» **Task brief**
Using the page text on events, explain in one to three sentences how the LiteOS-A event module keeps events independent of each other.

» **Page text**

++++++++

Event

Basic Concepts

An event is a communication mechanism used to synchronize tasks.

In multi-task environment, synchronization is required between tasks. Events can be used for synchronization in the following cases:

  • One-to-many synchronization: A task waits for the triggering of multiple events. A task can be woken up by one or multiple events.

  • Many-to-many synchronization: Multiple tasks wait for the triggering of multiple events.

The event mechanism provided by the OpenHarmony LiteOS-A event module has the following features:

  • A task triggers or waits for an event by creating an event control block.

  • Events are independent of each other. The internal implementation is a 32-bit unsigned integer, and each bit indicates an event type. The value 0 indicates that the event type does not occur, and the value 1 indicates that the event type has occurred. There are 31 event types in total. The 25th bit (0x02U << 24) is reserved.

  • Events are used for task synchronization, but not for data transmission.

  • Writing the same event type to an event control block multiple times is equivalent to writing the event type only once before the event control block is cleared.

++++++++

» **Saved data entries**
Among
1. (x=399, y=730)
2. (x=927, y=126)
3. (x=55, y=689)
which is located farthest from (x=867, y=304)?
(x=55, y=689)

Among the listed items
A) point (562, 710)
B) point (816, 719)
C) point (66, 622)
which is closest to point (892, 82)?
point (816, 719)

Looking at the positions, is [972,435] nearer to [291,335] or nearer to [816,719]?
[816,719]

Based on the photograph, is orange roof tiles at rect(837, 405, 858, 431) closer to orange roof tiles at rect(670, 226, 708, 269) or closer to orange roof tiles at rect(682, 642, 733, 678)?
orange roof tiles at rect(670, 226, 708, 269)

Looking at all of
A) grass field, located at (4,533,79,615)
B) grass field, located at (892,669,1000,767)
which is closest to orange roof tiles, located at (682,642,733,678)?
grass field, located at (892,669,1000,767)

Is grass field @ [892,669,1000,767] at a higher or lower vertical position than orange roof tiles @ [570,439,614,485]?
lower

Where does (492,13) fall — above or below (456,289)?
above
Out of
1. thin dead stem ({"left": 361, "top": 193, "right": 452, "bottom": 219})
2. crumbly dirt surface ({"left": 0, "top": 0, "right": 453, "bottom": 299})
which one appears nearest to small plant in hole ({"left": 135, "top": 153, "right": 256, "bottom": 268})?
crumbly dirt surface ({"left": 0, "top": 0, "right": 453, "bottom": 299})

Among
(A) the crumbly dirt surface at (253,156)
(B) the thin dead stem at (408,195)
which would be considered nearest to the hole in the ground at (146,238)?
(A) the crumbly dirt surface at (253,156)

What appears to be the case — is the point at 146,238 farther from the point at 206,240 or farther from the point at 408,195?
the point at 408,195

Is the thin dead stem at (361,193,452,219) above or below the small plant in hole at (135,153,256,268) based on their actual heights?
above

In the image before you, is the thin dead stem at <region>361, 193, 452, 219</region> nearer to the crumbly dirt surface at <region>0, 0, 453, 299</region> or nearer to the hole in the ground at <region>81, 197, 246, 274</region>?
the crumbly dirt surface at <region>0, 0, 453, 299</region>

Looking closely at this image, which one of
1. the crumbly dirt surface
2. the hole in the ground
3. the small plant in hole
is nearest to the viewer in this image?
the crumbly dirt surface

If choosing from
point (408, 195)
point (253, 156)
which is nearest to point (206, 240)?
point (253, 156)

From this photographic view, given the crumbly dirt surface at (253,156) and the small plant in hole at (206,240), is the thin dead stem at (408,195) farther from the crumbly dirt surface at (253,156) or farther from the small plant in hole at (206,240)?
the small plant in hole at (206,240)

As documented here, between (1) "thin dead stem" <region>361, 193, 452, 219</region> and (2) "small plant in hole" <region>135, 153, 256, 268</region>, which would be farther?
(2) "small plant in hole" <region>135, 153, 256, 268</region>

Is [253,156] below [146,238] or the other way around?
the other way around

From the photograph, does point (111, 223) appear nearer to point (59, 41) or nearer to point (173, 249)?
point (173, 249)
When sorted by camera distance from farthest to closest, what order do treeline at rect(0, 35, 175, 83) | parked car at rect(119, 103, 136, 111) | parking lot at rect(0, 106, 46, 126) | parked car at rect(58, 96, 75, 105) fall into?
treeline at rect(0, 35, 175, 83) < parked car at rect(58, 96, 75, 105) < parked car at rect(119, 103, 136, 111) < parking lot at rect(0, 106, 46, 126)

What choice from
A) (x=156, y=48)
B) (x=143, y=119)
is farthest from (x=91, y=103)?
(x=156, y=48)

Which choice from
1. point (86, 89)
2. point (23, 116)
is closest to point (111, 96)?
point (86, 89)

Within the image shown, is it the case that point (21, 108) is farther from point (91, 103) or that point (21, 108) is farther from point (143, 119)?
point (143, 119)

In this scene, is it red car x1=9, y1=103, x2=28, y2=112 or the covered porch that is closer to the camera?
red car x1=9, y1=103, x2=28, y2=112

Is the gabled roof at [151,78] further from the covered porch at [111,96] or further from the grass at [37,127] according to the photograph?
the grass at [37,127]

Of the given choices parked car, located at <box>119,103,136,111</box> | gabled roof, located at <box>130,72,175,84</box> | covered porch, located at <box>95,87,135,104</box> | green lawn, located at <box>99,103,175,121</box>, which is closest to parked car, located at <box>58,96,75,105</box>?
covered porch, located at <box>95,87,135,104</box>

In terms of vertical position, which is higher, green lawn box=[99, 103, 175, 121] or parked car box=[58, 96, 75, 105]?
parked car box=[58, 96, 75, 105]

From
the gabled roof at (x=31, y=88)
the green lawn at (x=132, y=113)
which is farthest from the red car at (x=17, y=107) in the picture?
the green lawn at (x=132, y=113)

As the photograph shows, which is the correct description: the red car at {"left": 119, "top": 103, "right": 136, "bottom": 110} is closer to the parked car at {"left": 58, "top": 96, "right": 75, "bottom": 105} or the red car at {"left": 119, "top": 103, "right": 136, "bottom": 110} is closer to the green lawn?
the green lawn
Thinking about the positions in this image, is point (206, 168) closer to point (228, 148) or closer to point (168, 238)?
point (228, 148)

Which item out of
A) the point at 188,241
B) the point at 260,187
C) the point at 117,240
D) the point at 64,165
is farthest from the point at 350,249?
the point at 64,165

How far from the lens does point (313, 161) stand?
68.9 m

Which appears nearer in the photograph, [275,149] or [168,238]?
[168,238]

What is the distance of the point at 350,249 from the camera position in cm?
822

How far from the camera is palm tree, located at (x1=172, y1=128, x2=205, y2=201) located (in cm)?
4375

++++++++

» **Result of the task**
Internally, events are stored as a 32-bit unsigned integer, and each bit stands for one event type. A bit value of 0 means that event type has not occurred, and 1 means it has, so each event type is tracked separately from the others.